I am working on a project where we are using Amazon infrastructure service with Lambda. We are using multiple services on Amazon. I'm working in a company where we are using AWS CloudTrail. We are using Amazon EC2 instances as infrastructure service, and we are using S3 bucket, Lambda function, step function. We have moved to DynamoDB and I'm using DynamoDB and a few databases.
For monitoring, we use Dynatrace. Dynatrace is connected with AWS CloudTrail, so AWS CloudTrail sends the notifications via SNS to Dynatrace. We get notifications, and Dynatrace will send notifications.
AWS CloudTrail is a log function that will store all logs easily for whatever services we are using on Amazon. All logs will be stored in AWS CloudTrail for 15 years, as we have the service purchased for that duration. The logs will be stored in AWS CloudTrail via S3 bucket.
In AWS CloudTrail, we have enabled CPU, disk, and RAM monitoring. These are three services we are monitoring from AWS CloudTrail. AWS CloudTrail will monitor and produce graphs. We have separate L1 teams for monitoring; they will monitor and share the information. Also, Dynatrace will receive the information, and if any service goes beyond the threshold limit, AWS CloudTrail will create an alert.

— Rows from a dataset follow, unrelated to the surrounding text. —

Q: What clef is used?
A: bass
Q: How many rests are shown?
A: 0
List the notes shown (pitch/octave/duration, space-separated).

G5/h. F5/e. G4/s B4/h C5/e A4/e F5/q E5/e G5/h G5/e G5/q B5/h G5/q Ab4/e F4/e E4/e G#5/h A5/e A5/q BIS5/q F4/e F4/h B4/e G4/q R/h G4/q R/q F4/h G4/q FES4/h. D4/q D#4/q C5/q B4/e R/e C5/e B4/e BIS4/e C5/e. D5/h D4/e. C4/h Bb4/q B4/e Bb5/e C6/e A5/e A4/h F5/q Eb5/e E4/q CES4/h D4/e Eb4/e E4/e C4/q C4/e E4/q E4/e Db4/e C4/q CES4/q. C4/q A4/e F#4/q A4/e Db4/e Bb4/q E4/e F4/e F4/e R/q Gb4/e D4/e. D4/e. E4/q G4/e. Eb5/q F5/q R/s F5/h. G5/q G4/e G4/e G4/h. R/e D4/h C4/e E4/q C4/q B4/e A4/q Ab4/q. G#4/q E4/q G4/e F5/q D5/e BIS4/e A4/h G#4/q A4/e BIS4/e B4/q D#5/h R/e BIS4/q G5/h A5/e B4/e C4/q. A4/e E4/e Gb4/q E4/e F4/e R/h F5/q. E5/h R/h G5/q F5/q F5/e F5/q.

CloudTrail and CloudWatch are sister services. Both should be preconfigured internally. We only watch the dashboards because we can't go and watch each service; there are multiple servers running and multiple services configured, so we watch only the dashboard graphs. If any graph goes beyond the normal limit, we take action.
We watch the graph. If any of the graphs show abnormal activity, then immediately we dig into AWS CloudWatch and AWS CloudTrail. We check the reason by verifying the logs. The graph will show you the time period, so we go into AWS CloudWatch, filter the logs for that particular time period, and from there, we identify the cause of the issue, and then we troubleshoot.
API is a main element that allows us to connect AWS CloudWatch to AWS CloudTrail and AWS CloudTrail to Dynatrace. That connection is done via API. By API, everything is integrated. The integration part is managed by the API, transferring information from one service to another. We are not working on the API; the configuration team, the cloud operations team, they take care of it.